Platform: Xbox One (reviewed) / Playstation 4 / PC

Score: 6/10

IT is a sign of the maturity of videogames as a medium that a modest but growing number of titles released in recent years have taken aim at its various tropes, cliches and mechanics. The best known is arguably Eat Lead, a game released for the last generation of consoles that mocked a whole host of action and shooter franchises. Its script and voice cast won plaudits and little touches such as a lengthy waits for elevators to open - a ruse which masked loading times - couldn’t help but bring a smile to the face of those of a certain age.

Unlike literature or film, however, producing a parody is a particular tricky proposition for game developers. The most obvious way of showing up hackneyed game design is allowing the player to experience it for themselves; but then, irony aside, that carries the danger of making the end product an ultimately underwhelming experience. It is a dilemma Eat Lead could never quite resolve. As an idea, it worked. As a game, the fact it always had one foot in the past left it feeling lacklustre and dated.

After a while, the game feels like a short-term fix

A similar conflict surrounding concept and execution plagues Bedlam, the latest game to cast a self-referential eye back over some of the best known series of recent decades. It is by far a better game than Eat Lead and anyone who who has progressed from the days of 8-bit computers to the current generation of consoles will be amused and entertained. But it is ultimately a short term fix.

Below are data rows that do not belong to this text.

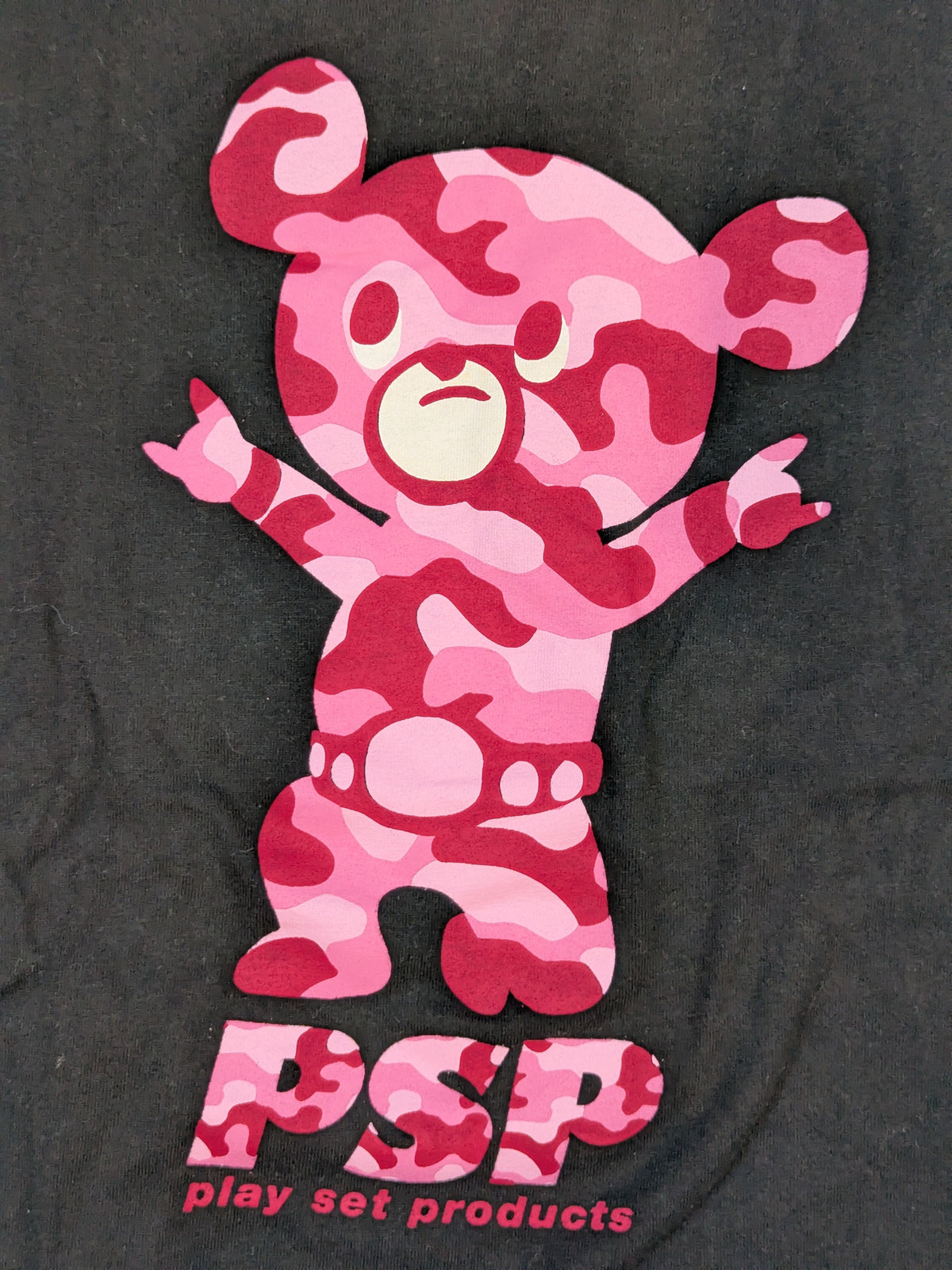 Muto Keiji  'Muto Bear' T-shirt (3) (Pro Wrestling  LOVE / Black × Pink Camouflage)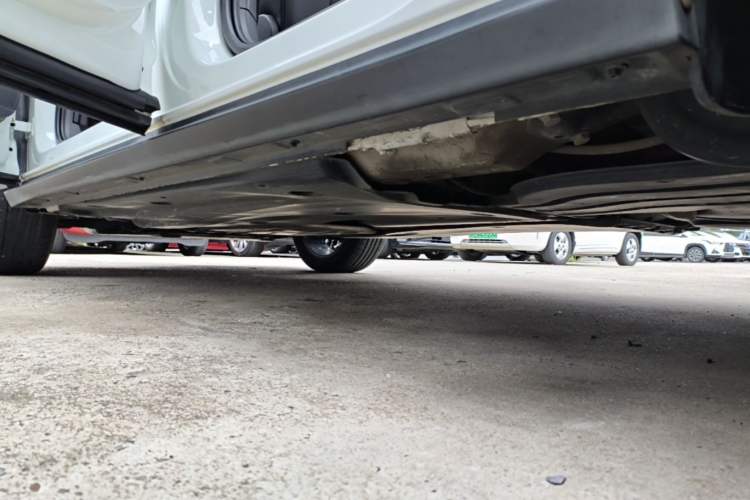 Used Volkswagen T-ROC 2021 280TSI DSG Two-Wheel Drive Comfort Connect Edition Left Side Sill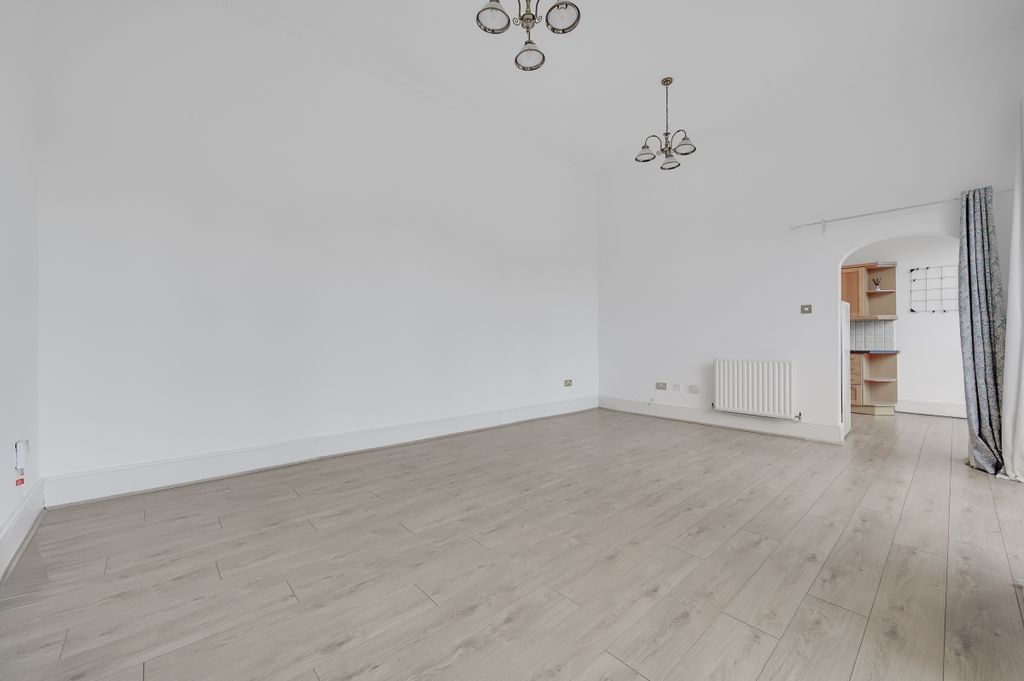 Property photo 3 of 18 Kfh-Coach_House_3_Ro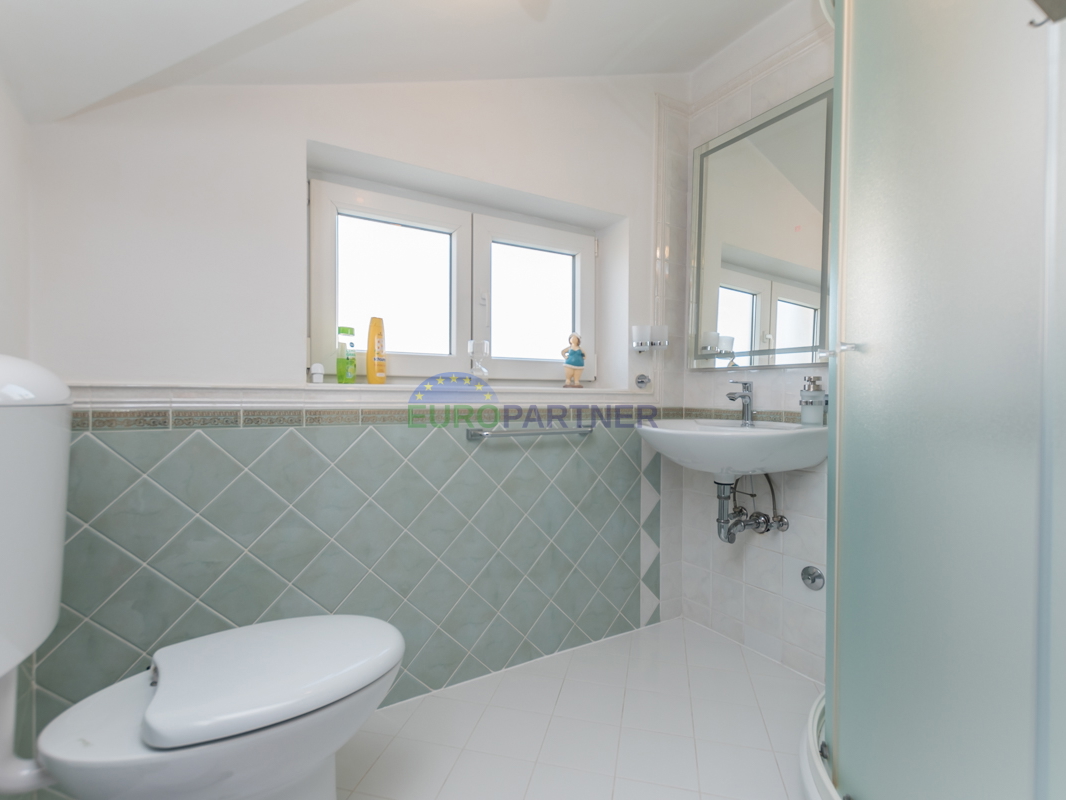 Poreč, appartamento di 90m2 con vista mare! 700m dal mare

The genesis of the game is fascinating in itself. Based on the novel, Bedlam, by Christopher Brookmyre, itself a wry look at gaming culture wrapped in an absurdist sci-fi plot, it is essentially a whistlestop tour of the medium down the decades, with an emphasis on major first person shooter franchises such as Quake, Halo and Call of Duty, all of which are subjected to Brookmyre’s trademark dark wit.

Brookmyre’s script and the voice cast are superb

The script combines astute commentaries with scathing jokes, all of which highlight Brookmyre’s abiding love for the medium. Some of the barbs are niche, but when you find yourself laughing out loud at a line about Voodoo graphic cards, it is clear that the author has chosen his targets well. Moreover, the dialogue is brought to life by a superb voice cast.

Ultimately, the concept proves to be more engaging than the game itself, which sees you play as Heather Quinn, a programmer and a colleague of the book’s central character, Ross Barker, who finds herself trapped in a gaming world. The sense of fun and flippancy in the script jars with the mechanics of the game itself which, after a few hours, reveals itself to be essentially the same basic FPS overlaid with a series of skins from the gaming canon.

TIPS AND TRICKS:

The early 1990s feel to the FPS movement gives the physics a floaty dimension which can be offputting at first, but learn how to jump around to avoid enemy fire.

Also in classic FPS style, strafing is an essential way to avoid an onslaught when you find yourself outnumbered.